Take-away 3: Knowing each vehicle’s investment value protects profit potential
Virtually every dealer is focused on how they appraise vehicles. The focus primarily owes to the need to ensure that the used vehicle department doesn’t miss an acquisition opportunity. At the same time, customers with trade-ins know that their used vehicle is worth more now than it might have been three to six months ago, and the new car department is likely to be hungry to make a deal without discounting the new vehicle.
It’s a confluence of circumstances that can create more pressure on used vehicle managers to bump appraisals to make deals. But used vehicle managers say that vehicle investment value ProfitTime 2.0 generates from the initial appraisal offer helps them manage the frequency and size of requests to give the customers more for their trade-in.
Here’s Jackson’s approach: “If I’ve appraised a car and it’s Platinum, and I get a request to bump the appraisal, I can usually put more money into it, because there’s a much higher chance we’re going to make money,” he says. “But I’m not going to hurt myself. If we need the car, we’ll put the money into it that we need to make the deal, as long as it stays the same metal in ProfitTime 2.0.”
I would also add that, when a bump or over-allowance on a trade-in gets charged to the used vehicle, ProfitTime 2.0 helps dealers understand the impact and manage the vehicle’s lesser investment value appropriately.

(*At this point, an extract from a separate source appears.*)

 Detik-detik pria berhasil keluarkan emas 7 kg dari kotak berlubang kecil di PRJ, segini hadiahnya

Take-away 4: Discounts requests are easier to handle
If your sales team is well-trained to explain how you arrive at your market-based prices for used vehicles, the current market is ready and ripe for you to hold on your price with customers who want a discount. Why? Dealers say customers, whether they are looking to buy a new or used vehicle, are well-aware of current market conditions. In used cars, they’ve seen prices for vehicles increase during their online research and shopping. They can also see that your new vehicle inventory has far fewer cars than normal. As a Southeast dealer put it the other day, “if you can’t hold your price with customers now, you’re doing something wrong.”

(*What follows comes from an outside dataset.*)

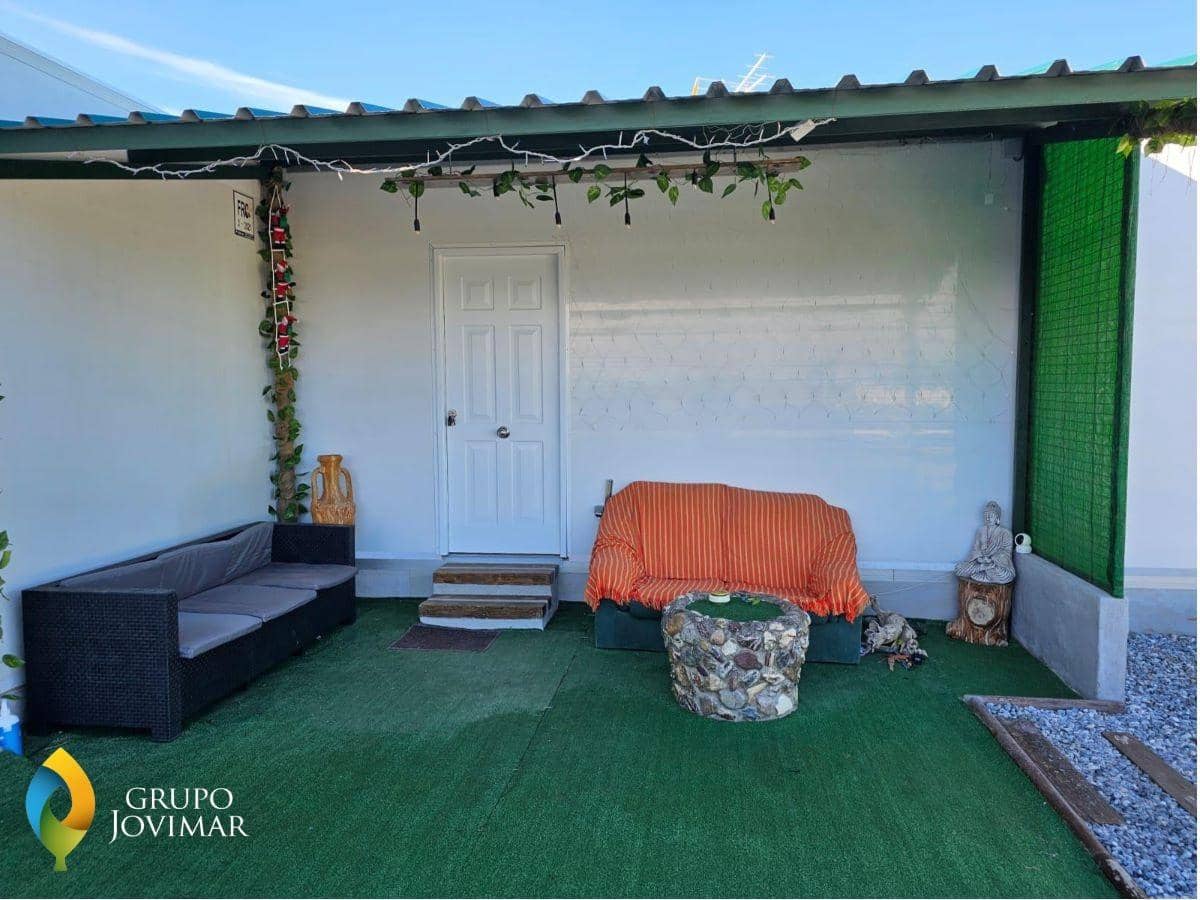 Grunde uden byggetilladelser til salg i Gor - € 2.100.000 (Ref: 8040123)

Take-away 5: Turning every car fast isn’t everything
When dealers adopt the investment-based method of inventory management, they soon recognize that their ability to turn inventory doesn’t go away, it just looks different. Rather than apply a standard policy of reducing vehicle prices as vehicles age in inventory, ProfitTime 2.0 dealers simply ensure individual vehicles are priced according to their investment designations. As such, the turn rates of individual investment classes are different. Bronze cars are priced to move quickly to optimize their ROI, while others, like the Platinum vehicles noted above, are priced to command their optimal ROI by maximizing gross profit.
Dealers who follow the investment-minded strategy find that their overall turn rates don’t suffer–and they marvel at dealers who maintain a strict turn-and-earn strategy in the current market.
“If there’s a dealer turning their inventory 18 to 20 times, they are missing the boat and missing money,” Johnson says.